◆ Work to be completed ◆
Nothing but the lines from the one with "Within the frame" to the final line should be returned, each exactly as it appears.

Records excerpted from a collection
[start]

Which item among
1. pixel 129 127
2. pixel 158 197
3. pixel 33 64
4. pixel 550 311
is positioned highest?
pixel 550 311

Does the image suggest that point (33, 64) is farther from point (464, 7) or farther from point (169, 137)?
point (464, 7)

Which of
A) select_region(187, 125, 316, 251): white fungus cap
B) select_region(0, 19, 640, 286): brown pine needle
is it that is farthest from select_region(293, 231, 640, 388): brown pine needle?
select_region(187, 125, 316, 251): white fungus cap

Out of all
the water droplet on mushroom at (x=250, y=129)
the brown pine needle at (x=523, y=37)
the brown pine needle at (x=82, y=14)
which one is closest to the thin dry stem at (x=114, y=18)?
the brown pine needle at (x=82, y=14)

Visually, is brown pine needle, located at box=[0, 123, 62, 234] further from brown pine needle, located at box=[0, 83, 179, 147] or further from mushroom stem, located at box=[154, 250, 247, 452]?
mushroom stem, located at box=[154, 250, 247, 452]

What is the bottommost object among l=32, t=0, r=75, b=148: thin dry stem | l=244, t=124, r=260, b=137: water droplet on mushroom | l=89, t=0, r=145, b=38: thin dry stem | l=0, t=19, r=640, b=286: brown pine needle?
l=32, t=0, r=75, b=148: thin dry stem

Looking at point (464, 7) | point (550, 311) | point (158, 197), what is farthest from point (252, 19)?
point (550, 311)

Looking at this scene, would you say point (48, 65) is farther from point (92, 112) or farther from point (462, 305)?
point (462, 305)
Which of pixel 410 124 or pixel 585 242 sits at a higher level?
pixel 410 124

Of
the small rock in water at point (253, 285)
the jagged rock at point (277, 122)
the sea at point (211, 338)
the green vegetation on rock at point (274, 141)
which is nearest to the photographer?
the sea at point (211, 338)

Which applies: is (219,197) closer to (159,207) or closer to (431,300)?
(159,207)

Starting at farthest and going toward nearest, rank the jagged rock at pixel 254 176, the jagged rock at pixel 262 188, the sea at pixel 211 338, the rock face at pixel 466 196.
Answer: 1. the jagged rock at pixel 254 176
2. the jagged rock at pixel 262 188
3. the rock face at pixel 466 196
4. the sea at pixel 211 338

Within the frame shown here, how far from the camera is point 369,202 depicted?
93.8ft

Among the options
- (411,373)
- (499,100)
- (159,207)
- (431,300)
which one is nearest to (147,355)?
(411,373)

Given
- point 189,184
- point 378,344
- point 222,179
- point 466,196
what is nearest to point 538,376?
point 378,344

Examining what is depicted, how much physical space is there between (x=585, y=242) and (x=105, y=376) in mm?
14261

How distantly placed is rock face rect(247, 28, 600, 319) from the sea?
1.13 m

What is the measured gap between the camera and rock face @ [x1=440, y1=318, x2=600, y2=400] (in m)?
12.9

[end]

◆ Final result ◆
Within the frame shown here, how far from the camera is point 369,202 depicted?
93.8ft

Among the options
- (411,373)
- (499,100)
- (159,207)
- (431,300)
which one is nearest to (147,355)?
(411,373)

Given
- point 189,184
- point 378,344
- point 222,179
- point 466,196
what is nearest to point 538,376?
point 378,344

Examining what is depicted, how much physical space is there between (x=585, y=242) and (x=105, y=376) in mm?
14261

How distantly placed is rock face rect(247, 28, 600, 319) from the sea?
1.13 m

What is the measured gap between the camera and rock face @ [x1=440, y1=318, x2=600, y2=400] (in m)?
12.9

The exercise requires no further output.